Last week, Mlambo ordered National Prosecuting Authority boss Shaun Abrahams to vacate his office. He ruled that Deputy President Cyril Ramaphosa must appoint a new NDPP within 60 days, giving Ramaphosa the responsibility because Zuma was found to be "conflicted".
On Wednesday, he dealt a double blow to Zuma. First, ordering that he pay the costs of his failed bid to block the release of former Public Protector Thuli Madonsela's State Of Capture report from his own pocket. An hour later, the High Court in Pretoria passed another judgment, dismissing Zuma's bid to have the recommendations of the same report set aside.
Mlambo said Zuma was "ill-advised and reckless" and must now appoint a commission of inquiry into state capture within 30 days, with the judge presiding over the probe to be appointed by Chief Justice Mogoeng Mogoeng.
But who exactly is Dunstan Mlambo?
Mlambo was born in Bushbuckridge, Mpumalanga. He studied law and in 1984, after completing his degree, he took a job as a legal adviser.
He rose to associate partner within five years of starting at Bowman Gilfillan Attorneys, and thereafter spent three years as a Labour Court judge and five years in both the South Gauteng High Court and the Supreme Court of Appeal.

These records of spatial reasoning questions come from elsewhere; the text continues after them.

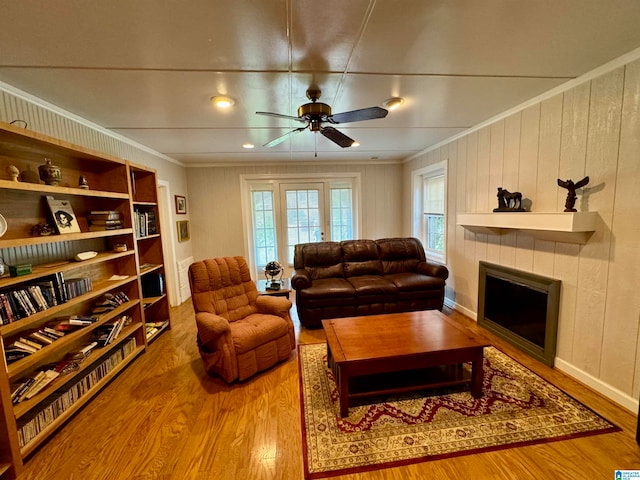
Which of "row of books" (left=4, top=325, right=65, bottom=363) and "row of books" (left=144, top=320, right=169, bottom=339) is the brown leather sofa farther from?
"row of books" (left=4, top=325, right=65, bottom=363)

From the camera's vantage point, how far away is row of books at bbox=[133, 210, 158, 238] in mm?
2838

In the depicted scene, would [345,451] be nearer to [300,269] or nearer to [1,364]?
[1,364]

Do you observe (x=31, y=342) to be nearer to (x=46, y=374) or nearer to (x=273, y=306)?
(x=46, y=374)

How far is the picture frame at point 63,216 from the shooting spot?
203 centimetres

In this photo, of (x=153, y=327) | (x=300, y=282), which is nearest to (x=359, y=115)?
(x=300, y=282)

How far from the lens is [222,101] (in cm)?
225

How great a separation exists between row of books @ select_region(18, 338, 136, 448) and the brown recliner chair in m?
0.77

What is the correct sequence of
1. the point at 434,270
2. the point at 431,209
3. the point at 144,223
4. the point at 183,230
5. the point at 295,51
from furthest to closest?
the point at 183,230 < the point at 431,209 < the point at 434,270 < the point at 144,223 < the point at 295,51

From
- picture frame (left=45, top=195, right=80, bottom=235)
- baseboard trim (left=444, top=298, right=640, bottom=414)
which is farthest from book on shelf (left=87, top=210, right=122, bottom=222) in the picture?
baseboard trim (left=444, top=298, right=640, bottom=414)

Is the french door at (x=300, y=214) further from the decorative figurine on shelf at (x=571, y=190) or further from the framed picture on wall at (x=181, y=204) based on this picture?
the decorative figurine on shelf at (x=571, y=190)

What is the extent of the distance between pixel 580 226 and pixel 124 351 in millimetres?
3996

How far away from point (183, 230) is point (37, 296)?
296 centimetres

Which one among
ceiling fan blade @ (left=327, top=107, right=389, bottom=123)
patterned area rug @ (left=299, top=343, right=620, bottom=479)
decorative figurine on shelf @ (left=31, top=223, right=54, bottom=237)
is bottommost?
patterned area rug @ (left=299, top=343, right=620, bottom=479)

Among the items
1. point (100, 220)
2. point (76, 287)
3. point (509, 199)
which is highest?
point (509, 199)
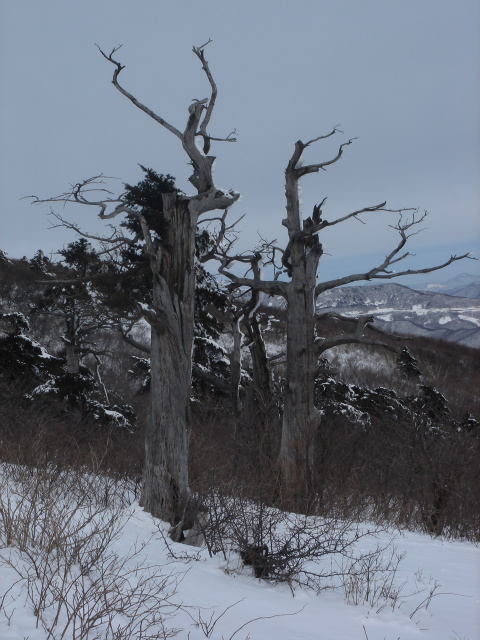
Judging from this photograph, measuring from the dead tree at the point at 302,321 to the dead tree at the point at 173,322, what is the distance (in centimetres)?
379

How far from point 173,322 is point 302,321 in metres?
4.75

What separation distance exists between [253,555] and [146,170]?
1087 cm

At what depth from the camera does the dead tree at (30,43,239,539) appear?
317 inches

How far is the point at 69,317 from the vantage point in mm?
22844

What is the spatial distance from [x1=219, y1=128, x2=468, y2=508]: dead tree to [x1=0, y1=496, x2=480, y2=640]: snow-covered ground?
17.1ft

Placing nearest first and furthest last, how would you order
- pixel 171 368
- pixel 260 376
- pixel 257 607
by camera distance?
pixel 257 607 → pixel 171 368 → pixel 260 376

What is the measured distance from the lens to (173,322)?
8484mm

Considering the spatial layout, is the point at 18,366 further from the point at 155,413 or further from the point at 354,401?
the point at 354,401

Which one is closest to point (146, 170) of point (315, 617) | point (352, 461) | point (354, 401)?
point (352, 461)

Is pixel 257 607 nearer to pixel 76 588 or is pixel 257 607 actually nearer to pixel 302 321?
pixel 76 588

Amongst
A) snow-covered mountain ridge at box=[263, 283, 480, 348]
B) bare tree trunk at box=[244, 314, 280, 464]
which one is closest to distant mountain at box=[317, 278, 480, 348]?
snow-covered mountain ridge at box=[263, 283, 480, 348]

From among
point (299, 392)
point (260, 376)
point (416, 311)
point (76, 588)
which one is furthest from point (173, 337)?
point (416, 311)

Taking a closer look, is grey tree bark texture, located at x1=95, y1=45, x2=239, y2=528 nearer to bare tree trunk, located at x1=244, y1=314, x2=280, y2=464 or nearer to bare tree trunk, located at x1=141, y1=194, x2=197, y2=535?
bare tree trunk, located at x1=141, y1=194, x2=197, y2=535

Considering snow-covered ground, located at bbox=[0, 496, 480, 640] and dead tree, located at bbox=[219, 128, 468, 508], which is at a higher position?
dead tree, located at bbox=[219, 128, 468, 508]
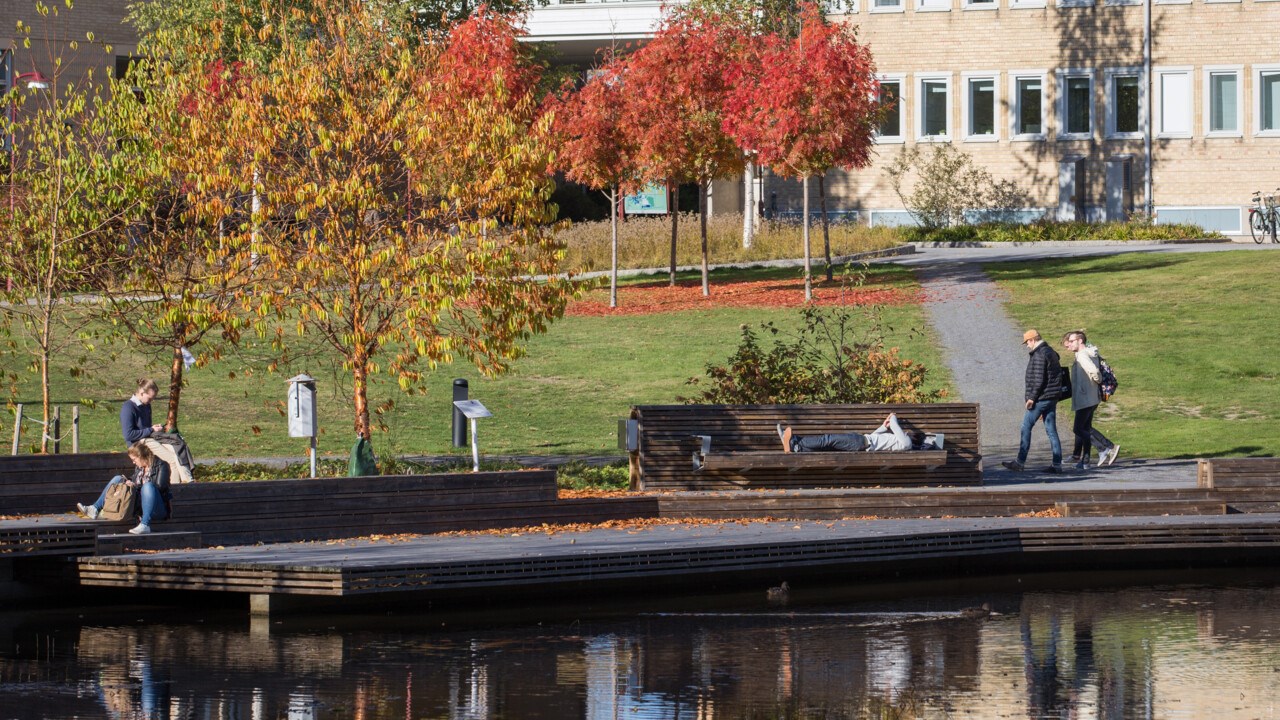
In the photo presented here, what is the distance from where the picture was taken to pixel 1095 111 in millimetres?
50969

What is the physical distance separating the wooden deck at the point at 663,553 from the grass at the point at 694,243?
82.7 feet

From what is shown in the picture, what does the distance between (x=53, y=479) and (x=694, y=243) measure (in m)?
29.9

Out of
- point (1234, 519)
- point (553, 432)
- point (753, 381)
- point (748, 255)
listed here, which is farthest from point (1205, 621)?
point (748, 255)

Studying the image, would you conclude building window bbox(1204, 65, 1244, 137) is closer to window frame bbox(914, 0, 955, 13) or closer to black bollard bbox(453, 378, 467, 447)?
window frame bbox(914, 0, 955, 13)

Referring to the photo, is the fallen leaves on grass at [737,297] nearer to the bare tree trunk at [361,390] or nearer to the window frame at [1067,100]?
the bare tree trunk at [361,390]

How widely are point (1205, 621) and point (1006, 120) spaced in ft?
133

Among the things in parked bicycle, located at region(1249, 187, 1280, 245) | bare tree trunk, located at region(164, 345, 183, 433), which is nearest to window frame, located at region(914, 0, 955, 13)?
parked bicycle, located at region(1249, 187, 1280, 245)

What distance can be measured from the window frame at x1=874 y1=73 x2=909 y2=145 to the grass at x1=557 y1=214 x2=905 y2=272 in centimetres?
653

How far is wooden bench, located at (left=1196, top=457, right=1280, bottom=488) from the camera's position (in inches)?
652

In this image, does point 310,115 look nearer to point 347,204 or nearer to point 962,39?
point 347,204

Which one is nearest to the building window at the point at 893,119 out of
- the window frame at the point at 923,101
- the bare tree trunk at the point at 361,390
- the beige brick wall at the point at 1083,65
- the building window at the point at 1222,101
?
the beige brick wall at the point at 1083,65

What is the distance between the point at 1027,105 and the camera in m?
51.3

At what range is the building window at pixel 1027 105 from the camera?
168 ft

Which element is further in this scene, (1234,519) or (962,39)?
(962,39)
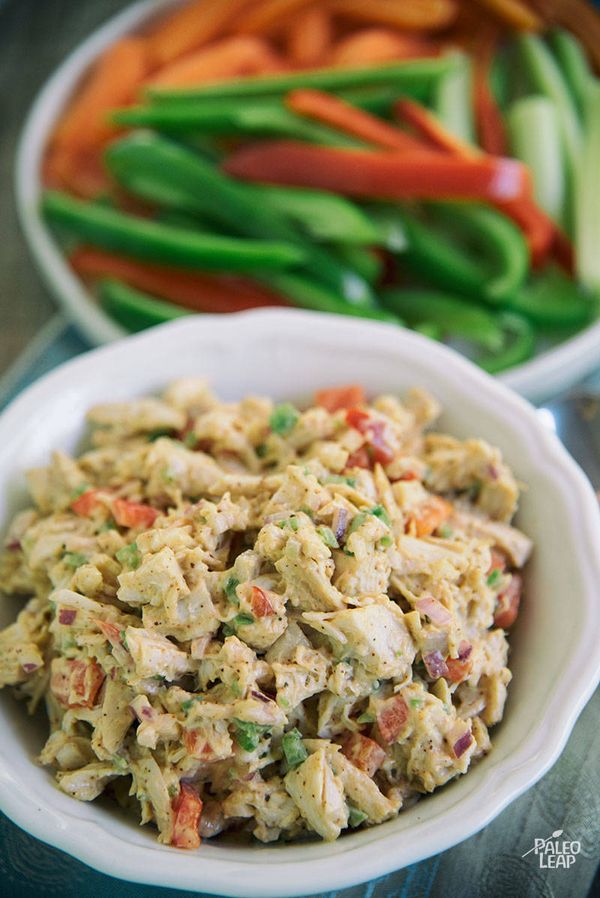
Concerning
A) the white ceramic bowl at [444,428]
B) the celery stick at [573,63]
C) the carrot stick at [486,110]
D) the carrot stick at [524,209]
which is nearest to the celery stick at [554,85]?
the celery stick at [573,63]

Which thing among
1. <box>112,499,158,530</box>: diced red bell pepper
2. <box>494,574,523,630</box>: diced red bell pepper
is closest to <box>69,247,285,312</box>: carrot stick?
<box>112,499,158,530</box>: diced red bell pepper

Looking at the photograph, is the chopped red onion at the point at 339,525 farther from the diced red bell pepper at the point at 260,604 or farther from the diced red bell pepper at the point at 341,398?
the diced red bell pepper at the point at 341,398

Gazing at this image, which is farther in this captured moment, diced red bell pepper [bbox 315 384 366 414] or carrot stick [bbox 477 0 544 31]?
carrot stick [bbox 477 0 544 31]

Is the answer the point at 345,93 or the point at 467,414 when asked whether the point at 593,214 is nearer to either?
the point at 345,93

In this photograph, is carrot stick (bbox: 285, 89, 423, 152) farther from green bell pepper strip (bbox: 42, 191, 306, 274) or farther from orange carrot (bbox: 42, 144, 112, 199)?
orange carrot (bbox: 42, 144, 112, 199)

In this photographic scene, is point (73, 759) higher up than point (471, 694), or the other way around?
point (73, 759)

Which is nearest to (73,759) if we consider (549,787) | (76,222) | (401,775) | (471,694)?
(401,775)

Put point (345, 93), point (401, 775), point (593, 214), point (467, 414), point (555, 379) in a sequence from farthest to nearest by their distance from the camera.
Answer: point (345, 93), point (593, 214), point (555, 379), point (467, 414), point (401, 775)
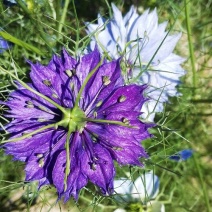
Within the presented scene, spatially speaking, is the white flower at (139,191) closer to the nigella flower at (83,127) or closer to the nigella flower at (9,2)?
the nigella flower at (83,127)

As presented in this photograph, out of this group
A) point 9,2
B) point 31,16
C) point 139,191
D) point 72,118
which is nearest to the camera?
point 72,118

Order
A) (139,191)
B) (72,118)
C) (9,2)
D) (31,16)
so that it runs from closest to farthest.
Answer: (72,118)
(31,16)
(9,2)
(139,191)

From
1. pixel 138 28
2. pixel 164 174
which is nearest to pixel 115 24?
pixel 138 28

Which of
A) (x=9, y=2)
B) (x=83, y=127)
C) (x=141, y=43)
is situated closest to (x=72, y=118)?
(x=83, y=127)

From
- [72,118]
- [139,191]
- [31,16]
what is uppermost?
[31,16]

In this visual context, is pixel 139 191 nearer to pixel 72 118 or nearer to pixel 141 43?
pixel 141 43

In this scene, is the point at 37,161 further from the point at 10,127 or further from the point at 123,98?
the point at 123,98

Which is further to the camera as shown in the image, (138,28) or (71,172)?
(138,28)

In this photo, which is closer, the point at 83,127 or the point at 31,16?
the point at 83,127

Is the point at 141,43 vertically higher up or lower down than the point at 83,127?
higher up
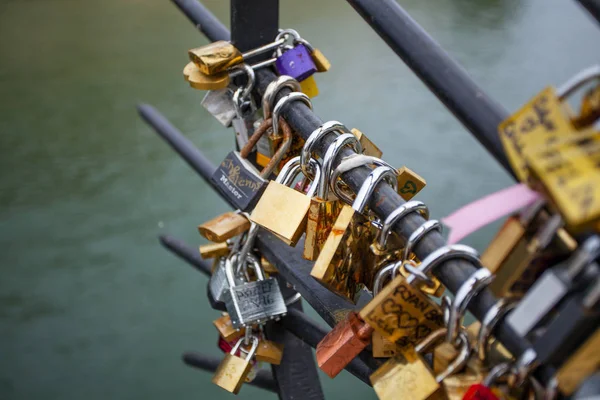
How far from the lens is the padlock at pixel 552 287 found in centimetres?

He also spent a decade as chairperson of Legal Aid SA.
In 2012, he was promoted to the his current post –– the judge-president of the North and South Gauteng High Courts –– taking over from Bernard Ngoepe.
In an interview with News24 in 2012, he described himself as a "new-generation" judge.
"I've always maintained I'm a new-generation judge. I do not shy away from dirtying my hands in my judicial work," he said.
IOL quoted Mlambo last year as saying there was a need for close collaboration in rooting out corruption.
He was speaking at the Africa Uniting Against Crime anti-corruption training sessions initiated by the African Prosecutors Association (APA), and in his speech he warned that corruption had also made its way into courts.